Haploidentical Natural Killer Cells to Treat Refractory or Relapsed Acute Myelogenous Leukemia (AML)
Study Details
Study Description
Brief Summary
This is a phase II therapeutic study of related donor HLA-haploidentical NK-cell based therapy after a high dose of fludarabine/cyclophosphamide with denileukin diftitox preparative regimen for the treatment of poor prognosis acute myelogenous leukemia (AML).
Condition or Disease | Intervention/Treatment | Phase |
---|---|---|
|
Phase 2 |
Detailed Description
Patients achieving a complete remission and neutrophil recovery (ANC > 500) for at least 4 weeks will be considered for allogeneic transplant to prolong remission (independent of this study).
All patients, including those who go on to transplant, will be followed to determine disease free survival, treatment related mortality, and time to relapse.
Study Design
Arms and Interventions
Arm | Intervention/Treatment |
---|---|
Experimental: Treated Patients Patients are treated with donor natural killer cells, fludarabine, cyclophosphamide, Denileukin diftitox, Donor lymphapheresis and IL-2. |
Biological: Natural Killer Cells
Given by infusion on Day 0. The product is T cell-depleted (CD3-) and B cell-depleted (CD19). Target dose for infusion is < or = 8 x 10^7 nucleated cells/kilogram.
Drug: Fludarabine
Administered as a 1 hour intravenous infusion once a day for 5 doses beginning on day -6.
Other Names:
Drug: Cyclophosphamide
Administered as a 2 hour intravenous infusion with high volume fluid flush and mesna per institutional guidelines on day -5 and -4 one hour after fludarabine infusion. (Day -4 administration may be omitted if patient has had a transplant in the previous 4 months.)
Other Names:
Drug: Denileukin diftitox
12 ug/kg/day will be administered on day -1 and day -2 intravenously.
Other Names:
Procedure: Donor lymphapheresis
Day -1 before planned NK cell infusion, the donor will undergo lymphapheresis (Removal of lymphocytes from donated blood, with the remainder of the blood retransfused into the donor).
Drug: IL-2
Administered after NK cell infusion, 10 million units every other day for a total of 6 doses. (Patients weighing less than 45 kilograms will receive a dose of 5 million units/m^2 every other day for 6 doses).
Other Names:
|
Outcome Measures
Primary Outcome Measures
- Percent of Patients With Successful Expansion of Natural Killer Cells After Infusion [Day 14]
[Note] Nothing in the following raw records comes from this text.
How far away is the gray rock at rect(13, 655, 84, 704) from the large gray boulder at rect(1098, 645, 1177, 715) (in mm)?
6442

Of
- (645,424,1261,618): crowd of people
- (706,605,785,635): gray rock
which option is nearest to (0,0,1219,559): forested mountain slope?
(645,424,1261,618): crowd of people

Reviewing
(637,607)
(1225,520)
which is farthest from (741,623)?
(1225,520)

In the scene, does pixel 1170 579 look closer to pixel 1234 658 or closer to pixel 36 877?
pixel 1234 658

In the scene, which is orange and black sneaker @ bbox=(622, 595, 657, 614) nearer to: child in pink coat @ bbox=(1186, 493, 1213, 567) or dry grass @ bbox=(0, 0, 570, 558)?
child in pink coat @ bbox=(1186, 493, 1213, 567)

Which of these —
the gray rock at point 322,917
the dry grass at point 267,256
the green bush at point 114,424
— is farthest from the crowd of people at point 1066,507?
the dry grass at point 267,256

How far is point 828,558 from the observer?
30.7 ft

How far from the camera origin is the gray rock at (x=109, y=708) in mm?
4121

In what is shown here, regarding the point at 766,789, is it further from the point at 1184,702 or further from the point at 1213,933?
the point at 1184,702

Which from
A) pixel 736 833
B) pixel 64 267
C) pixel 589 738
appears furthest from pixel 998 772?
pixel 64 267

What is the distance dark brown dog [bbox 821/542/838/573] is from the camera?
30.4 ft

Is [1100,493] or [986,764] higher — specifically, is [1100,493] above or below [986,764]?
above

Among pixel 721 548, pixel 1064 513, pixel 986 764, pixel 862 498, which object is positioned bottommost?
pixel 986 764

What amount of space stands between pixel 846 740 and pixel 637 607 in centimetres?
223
The primary objective of this study was to estimate the incidence of in vivo expansion of natural killer (NK) cells 14 days after infusion of an allogeneic donor product enriched for NK progenitors. Successful in vivo donor NK cell expansion was defined by measuring an absolute circulating donor-derived NK cell count of >100 cells/ul in the patient's peripheral blood 14 days after infusion.
Secondary Outcome Measures
- Percent of Patients With Complete Remission of Disease [At least 4 weeks after last dose (28 days)]
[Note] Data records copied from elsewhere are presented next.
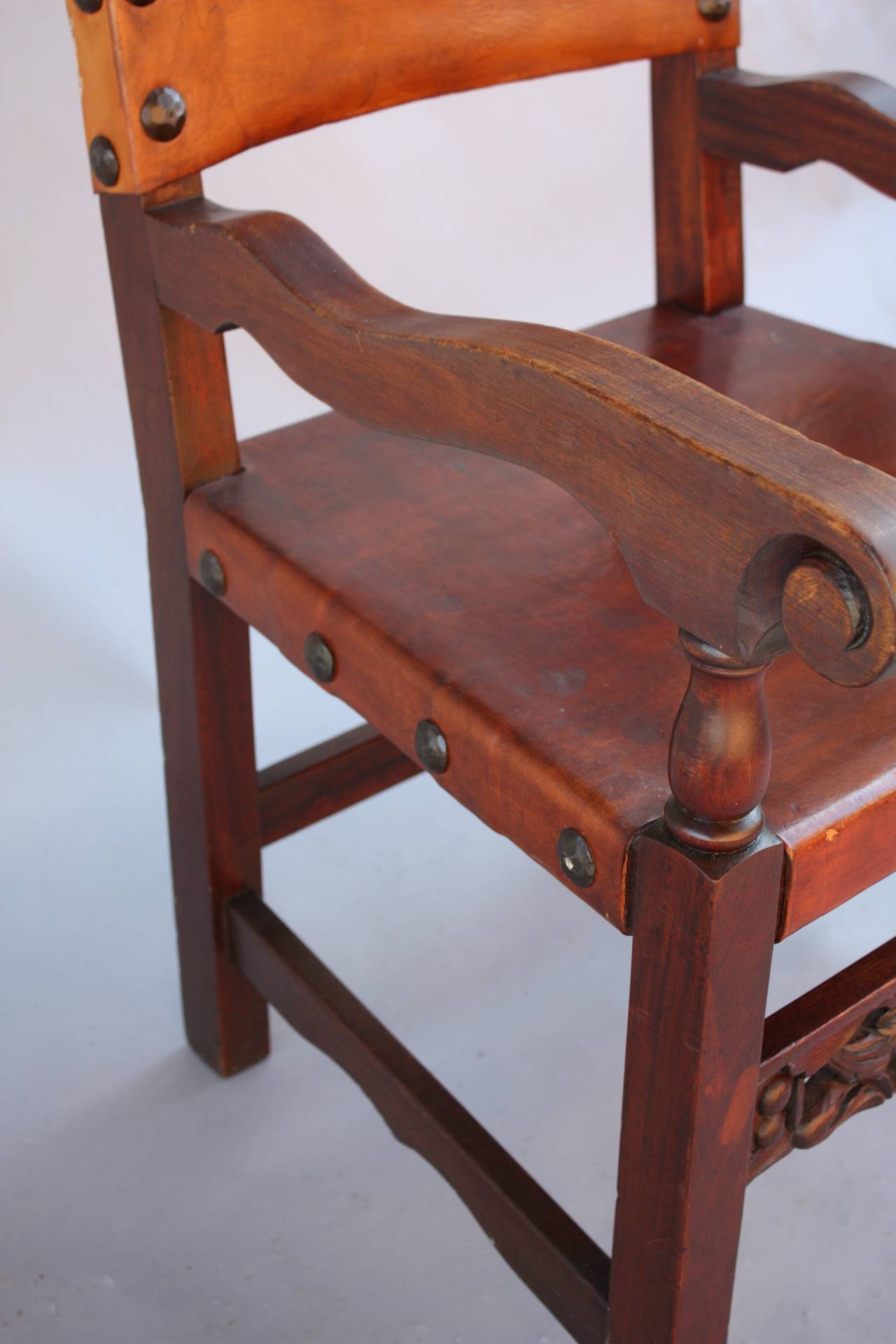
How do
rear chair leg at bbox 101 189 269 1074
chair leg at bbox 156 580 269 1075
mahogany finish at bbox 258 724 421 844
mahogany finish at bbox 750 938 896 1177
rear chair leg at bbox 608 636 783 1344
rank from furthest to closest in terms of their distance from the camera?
mahogany finish at bbox 258 724 421 844 → chair leg at bbox 156 580 269 1075 → rear chair leg at bbox 101 189 269 1074 → mahogany finish at bbox 750 938 896 1177 → rear chair leg at bbox 608 636 783 1344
Disease response was defined as complete remission (disease response) by morphologic criteria including <5% blasts in a moderately cellular or cellular marrow. Complete remission was also correlated with NK cell expansion in vivo, IL-15 levels and donor/recipient KIR B genotyping, and Treg depletion.
- Percent of Patients With Disease Free Survival [Month 6]
Number of patients alive and disease free at 6 months. The length of time after treatment ends that a patient survives without any signs or symptoms of that cancer or any other type of cancer. In a clinical trial, measuring the disease-free survival is one way to see how well a new treatment works.
- Percent of Patients With Incidence of Relapse [Month 6]
Number of patients who have had a relapse(the return of disease after its apparent recovery/cessation) after obtaining a complete remission of their disease.
- Number of Patients With Treatment-Related Death [Day 100]
Number of patients who died within the first 100 days of treatment due to toxicity.
- Percent of Patients With Natural Killer Cell Expansion Versus KIR Genotype Versus Treg Depletion [Day 14]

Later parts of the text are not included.